One more lever sits under those rates: the experience modifier. Every WC policy carries a mod that starts near 1.0 for a new business and moves with your claims history. A single serious fall claim can push it to 1.3 or higher and hold it there for three years, a 30% surcharge on every payroll dollar you spend while it lasts. That is why harness enforcement and documented safety meetings are a pricing strategy, not paperwork: the cheapest premium is a clean loss run.

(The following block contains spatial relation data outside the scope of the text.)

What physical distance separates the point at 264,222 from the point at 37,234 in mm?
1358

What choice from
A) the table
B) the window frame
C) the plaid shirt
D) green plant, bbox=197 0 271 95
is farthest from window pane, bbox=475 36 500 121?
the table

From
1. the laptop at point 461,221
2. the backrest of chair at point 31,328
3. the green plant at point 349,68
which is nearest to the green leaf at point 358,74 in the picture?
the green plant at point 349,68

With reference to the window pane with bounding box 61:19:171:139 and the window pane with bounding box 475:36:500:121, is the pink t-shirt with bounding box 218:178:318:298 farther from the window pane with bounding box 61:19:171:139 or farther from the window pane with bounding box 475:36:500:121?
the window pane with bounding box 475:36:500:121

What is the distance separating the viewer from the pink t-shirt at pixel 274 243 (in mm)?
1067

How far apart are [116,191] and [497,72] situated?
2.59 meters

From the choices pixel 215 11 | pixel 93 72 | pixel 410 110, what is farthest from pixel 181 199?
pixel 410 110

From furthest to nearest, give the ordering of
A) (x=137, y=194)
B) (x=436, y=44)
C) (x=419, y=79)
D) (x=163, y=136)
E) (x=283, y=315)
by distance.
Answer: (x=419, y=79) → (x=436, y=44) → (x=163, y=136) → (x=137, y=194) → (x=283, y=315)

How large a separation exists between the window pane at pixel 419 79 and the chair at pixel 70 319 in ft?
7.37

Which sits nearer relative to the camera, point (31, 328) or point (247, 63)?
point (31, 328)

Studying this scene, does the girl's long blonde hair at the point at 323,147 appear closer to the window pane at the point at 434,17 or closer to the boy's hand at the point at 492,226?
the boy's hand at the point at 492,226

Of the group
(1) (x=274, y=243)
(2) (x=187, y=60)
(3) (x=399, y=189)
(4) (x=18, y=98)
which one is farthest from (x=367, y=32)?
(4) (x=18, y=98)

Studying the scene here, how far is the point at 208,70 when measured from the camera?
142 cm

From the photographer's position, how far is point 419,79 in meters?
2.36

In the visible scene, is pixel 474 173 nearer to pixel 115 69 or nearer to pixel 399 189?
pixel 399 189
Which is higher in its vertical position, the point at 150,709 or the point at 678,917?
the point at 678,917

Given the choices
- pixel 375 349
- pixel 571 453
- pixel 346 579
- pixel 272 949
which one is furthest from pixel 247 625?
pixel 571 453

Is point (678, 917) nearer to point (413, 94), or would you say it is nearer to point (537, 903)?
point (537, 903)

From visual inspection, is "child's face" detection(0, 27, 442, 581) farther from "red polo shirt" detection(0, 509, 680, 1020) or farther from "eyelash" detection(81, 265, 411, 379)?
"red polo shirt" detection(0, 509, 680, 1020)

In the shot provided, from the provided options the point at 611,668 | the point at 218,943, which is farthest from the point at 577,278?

Pay everyone on payroll. The temptation to call crew “subcontractors” and pay 1099 is real, but the IRS and most state labor departments treat roofing crews as employees by default, and a single audit can sink the business.

Training and onboarding

A foreman comes in trained on the craft. What they need from you:

  • Your bid template and how to read it
  • Your safety standards (harness use, ladder placement, OSHA basics)
  • Your quality control checklist
  • Your customer communication standards
  • Your supplier accounts and how to place an order

Two weeks of running jobs alongside the owner usually gets a new foreman fully autonomous. After that, the owner steps back to estimates and sales while the foreman runs the work. Pair this with the operational rhythm in how to successfully run a roofing business.

Frequently asked questions

Should my first hire be a salesperson or a foreman?

A foreman. Sales without production capacity just creates a backlog. Production capacity with the owner selling still gets jobs done.

Can I 1099 my crew?

Legally risky. In most states, a roofing crew that works only for you, uses your tools, and follows your schedule is an employee under labor law. The IRS Form SS-8 test rarely sides with a 1099 designation.

What if I can’t afford a foreman yet?

Then you can’t afford to grow yet. Hold for 90 more days at solo pace and bank cash. The foreman hire only works with 60-90 days of payroll reserve in the bank.

How do I keep a good foreman?

Pay fair, share profit, and give them ownership of crew decisions. The number-one reason foremen leave is being micromanaged. Number two is slow pay.

Do I need an HR system?

Once you have 3+ employees, yes. Gusto, Rippling, or QuickBooks Payroll run $40-$100/month and handle payroll, WC reporting, and tax withholdings.